Depuis deux ans, le conseil de bande de Kahnawake impose un moratoire sur la vente, la distribution et la production de cannabis médical et récréatif sur son territoire. « C'est pour donner le temps au conseil de consulter la communauté, et aussi pour éviter que les lois provinciales d'application générale s'appliquent sur le territoire autochtone, précise l'avocat Éric Doucet, consultant juridique du conseil de bande. C'est un peu une question de juridiction.

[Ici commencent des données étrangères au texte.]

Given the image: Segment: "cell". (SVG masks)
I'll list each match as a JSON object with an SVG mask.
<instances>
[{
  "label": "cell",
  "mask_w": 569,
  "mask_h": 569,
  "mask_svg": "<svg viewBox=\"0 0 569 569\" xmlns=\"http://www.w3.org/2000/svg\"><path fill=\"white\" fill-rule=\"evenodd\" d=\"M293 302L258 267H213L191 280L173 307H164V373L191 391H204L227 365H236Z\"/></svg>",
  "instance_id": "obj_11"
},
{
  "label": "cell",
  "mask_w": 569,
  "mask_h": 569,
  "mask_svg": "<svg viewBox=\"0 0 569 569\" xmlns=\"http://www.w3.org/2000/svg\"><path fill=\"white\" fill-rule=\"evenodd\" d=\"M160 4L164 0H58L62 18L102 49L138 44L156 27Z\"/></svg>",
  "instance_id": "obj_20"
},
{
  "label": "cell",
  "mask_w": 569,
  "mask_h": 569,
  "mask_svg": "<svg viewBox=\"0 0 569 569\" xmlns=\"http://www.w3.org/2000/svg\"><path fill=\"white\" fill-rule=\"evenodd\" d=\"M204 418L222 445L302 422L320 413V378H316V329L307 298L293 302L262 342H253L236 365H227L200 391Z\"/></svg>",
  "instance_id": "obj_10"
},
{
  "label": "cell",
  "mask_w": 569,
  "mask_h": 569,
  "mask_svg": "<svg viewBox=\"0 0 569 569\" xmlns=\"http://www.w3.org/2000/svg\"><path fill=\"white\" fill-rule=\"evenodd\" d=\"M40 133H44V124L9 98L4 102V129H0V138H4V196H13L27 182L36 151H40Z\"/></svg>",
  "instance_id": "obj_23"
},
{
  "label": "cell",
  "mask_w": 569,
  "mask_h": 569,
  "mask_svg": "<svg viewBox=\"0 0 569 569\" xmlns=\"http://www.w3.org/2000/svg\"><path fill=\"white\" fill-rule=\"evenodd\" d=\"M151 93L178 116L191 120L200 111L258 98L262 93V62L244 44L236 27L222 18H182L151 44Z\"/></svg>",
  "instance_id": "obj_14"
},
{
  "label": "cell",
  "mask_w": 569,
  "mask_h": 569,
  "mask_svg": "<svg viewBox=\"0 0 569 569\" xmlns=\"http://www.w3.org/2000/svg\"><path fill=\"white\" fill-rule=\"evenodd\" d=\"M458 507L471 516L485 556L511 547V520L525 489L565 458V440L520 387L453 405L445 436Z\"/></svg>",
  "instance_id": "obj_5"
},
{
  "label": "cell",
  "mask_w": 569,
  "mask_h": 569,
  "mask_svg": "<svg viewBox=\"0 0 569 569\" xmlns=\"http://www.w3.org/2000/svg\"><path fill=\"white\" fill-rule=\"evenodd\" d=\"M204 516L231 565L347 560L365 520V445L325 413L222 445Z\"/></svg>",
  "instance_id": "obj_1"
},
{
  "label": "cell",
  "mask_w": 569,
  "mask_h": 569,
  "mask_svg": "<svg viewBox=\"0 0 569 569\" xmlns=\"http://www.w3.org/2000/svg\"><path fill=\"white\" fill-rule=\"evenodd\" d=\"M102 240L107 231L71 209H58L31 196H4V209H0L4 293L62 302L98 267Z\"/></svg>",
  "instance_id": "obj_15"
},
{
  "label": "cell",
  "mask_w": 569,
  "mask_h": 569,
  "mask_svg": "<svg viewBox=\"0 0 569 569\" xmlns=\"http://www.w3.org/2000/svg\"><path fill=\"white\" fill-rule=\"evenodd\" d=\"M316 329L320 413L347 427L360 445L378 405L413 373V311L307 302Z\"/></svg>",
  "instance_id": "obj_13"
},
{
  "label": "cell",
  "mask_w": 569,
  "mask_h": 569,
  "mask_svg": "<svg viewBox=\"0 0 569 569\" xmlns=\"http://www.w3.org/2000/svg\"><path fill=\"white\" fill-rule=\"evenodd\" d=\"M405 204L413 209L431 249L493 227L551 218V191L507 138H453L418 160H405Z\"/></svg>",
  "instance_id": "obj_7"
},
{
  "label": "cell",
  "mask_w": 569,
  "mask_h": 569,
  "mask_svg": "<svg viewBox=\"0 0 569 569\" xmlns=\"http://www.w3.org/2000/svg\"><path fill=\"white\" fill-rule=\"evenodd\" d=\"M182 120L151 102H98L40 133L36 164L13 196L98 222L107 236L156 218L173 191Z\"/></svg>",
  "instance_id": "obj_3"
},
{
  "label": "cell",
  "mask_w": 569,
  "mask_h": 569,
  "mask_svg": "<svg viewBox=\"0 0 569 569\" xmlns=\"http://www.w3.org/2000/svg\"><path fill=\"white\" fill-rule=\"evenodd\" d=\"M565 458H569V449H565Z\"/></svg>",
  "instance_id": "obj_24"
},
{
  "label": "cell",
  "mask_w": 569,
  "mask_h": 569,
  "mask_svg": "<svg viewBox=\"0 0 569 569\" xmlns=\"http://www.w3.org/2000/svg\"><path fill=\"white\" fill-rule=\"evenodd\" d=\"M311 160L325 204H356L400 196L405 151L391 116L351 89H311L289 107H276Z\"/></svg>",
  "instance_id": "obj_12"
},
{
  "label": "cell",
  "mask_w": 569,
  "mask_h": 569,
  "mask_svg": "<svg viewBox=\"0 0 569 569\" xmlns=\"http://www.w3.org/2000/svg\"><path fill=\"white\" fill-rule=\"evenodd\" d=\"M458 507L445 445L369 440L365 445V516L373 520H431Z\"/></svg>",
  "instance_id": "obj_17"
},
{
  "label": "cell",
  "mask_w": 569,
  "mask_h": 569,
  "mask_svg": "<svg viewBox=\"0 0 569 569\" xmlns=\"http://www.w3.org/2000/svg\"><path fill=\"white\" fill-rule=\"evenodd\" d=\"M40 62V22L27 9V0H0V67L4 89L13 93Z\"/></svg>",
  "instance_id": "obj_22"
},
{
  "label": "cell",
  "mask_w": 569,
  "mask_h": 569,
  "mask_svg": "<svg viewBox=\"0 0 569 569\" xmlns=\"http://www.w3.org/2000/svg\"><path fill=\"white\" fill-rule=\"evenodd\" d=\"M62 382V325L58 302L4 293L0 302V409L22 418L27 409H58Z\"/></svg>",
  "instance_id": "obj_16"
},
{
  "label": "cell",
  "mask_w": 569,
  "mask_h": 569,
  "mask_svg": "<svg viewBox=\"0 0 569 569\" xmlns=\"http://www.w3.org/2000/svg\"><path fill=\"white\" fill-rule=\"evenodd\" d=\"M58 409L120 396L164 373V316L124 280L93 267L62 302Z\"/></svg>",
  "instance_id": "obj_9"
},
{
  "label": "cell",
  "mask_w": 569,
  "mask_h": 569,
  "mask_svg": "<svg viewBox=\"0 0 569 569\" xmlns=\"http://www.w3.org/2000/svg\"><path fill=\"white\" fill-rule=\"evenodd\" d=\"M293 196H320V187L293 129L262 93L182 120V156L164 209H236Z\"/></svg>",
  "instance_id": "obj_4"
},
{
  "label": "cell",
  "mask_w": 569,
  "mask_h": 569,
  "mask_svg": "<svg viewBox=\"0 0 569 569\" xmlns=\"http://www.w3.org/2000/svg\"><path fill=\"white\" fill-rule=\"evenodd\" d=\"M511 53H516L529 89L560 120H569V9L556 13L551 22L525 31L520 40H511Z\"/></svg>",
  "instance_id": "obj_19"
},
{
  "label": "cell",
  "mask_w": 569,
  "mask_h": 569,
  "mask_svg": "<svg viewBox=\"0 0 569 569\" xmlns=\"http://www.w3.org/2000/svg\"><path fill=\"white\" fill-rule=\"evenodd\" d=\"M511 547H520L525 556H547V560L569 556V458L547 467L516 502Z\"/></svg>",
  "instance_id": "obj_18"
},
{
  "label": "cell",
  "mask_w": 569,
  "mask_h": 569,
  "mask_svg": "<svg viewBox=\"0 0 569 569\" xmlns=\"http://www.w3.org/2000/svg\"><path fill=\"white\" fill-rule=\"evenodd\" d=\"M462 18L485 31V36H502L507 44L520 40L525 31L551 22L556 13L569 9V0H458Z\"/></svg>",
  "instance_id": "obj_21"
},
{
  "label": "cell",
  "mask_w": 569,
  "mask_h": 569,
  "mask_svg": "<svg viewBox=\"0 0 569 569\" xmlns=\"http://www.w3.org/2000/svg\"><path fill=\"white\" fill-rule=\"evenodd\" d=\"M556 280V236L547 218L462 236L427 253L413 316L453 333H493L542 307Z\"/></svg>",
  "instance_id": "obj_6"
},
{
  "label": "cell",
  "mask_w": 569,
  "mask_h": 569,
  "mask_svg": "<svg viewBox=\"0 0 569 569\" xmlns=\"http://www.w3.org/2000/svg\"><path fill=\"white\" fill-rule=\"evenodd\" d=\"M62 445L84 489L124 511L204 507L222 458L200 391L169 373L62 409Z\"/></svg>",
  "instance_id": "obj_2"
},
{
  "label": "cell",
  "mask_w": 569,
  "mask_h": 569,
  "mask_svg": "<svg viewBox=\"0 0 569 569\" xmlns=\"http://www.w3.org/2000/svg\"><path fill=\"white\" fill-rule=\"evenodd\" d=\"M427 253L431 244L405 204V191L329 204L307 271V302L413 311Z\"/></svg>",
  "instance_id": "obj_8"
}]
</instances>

Le moratoire va s'appliquer jusqu'à ce que le conseil adopte sa propre loi, sans qu'un règlement extérieur leur soit imposé. »

Le fait qu'un Mohawk de Kahnawake possède des serres de cannabis à l'extérieur de la réserve « n'est pas de la juridiction du conseil », ajoute Me Doucet.

Le statut d'autochtone de M. Lahache, qui l'exempte de payer certains impôts et taxes et lui permet d'habiter dans la réserve, pourrait-il lui apporter un avantage quelconque par rapport à un autre producteur de cannabis canadien ?

Son avocat croit qu'une telle chose n'est pas possible pour le moment : « Pour des raisons que j'ignore, les conseils de bande ne permettent pas aux gouvernements fédéral ou provinciaux de pénétrer sur la réserve pour des fins de vérification, d'enquête ou même de saisie pénale sans le consentement du conseil de bande. Je ne sais pas d'où ça vient, ce n'est écrit dans aucune loi, mais ce sont les gouvernements qui ont accepté cette forme de quasi-souveraineté sur les réserves. Alors dire que [M. Lahache] pourrait s'installer et cultiver du pot sur la réserve et être à l'abri du regard policier ou réglementaire, c'est faux, parce que les gouvernements [qui délivrent les permis de production de cannabis] ne permettront pas à un producteur de cannabis d'être sur une réserve si on ne peut pas vérifier de façon inopinée les opérations », ajoute l'avocat.

Un droit ancestral de cultiver du pot ?

Spécialisé en droit fiscal, Me Huot a défendu par le passé des propriétaires mohawks de stations d'essence de Kahnawake qui ont été poursuivis par Revenu Québec pour avoir vendu de l'essence sans taxes à des non-autochtones. « Est-ce qu'une personne pourrait argumenter qu'il y a un droit autochtone ancestral à exploiter le cannabis de façon différente d'un autre Canadien ? Je dirais que non, estime Me Huot. Mais je vous dirais qu'on pourrait imaginer facilement que quelqu'un voudrait plaider cet argument-là. J'ai essayé de faire un argument constitutionnel semblable pour protéger [des propriétaires de stations d'essence de Kahnawake] contre des contraintes fiscales excessives et je me suis fait matraquer par les tribunaux », reconnaît-il.